Everything from the line containing "What amount of" through the last line of the records below should be printed exactly, please, and nothing else.

**Listed records:**
========
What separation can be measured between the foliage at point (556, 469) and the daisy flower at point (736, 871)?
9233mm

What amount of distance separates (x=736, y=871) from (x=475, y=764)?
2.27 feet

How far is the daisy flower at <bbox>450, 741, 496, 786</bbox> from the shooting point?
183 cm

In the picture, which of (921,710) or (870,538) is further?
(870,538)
========
**Reply to the task:**
What amount of distance separates (x=736, y=871) from (x=475, y=764)?
2.27 feet

How far is the daisy flower at <bbox>450, 741, 496, 786</bbox> from the shooting point?
183 cm

In the picture, which of (921,710) or (870,538) is further?
(870,538)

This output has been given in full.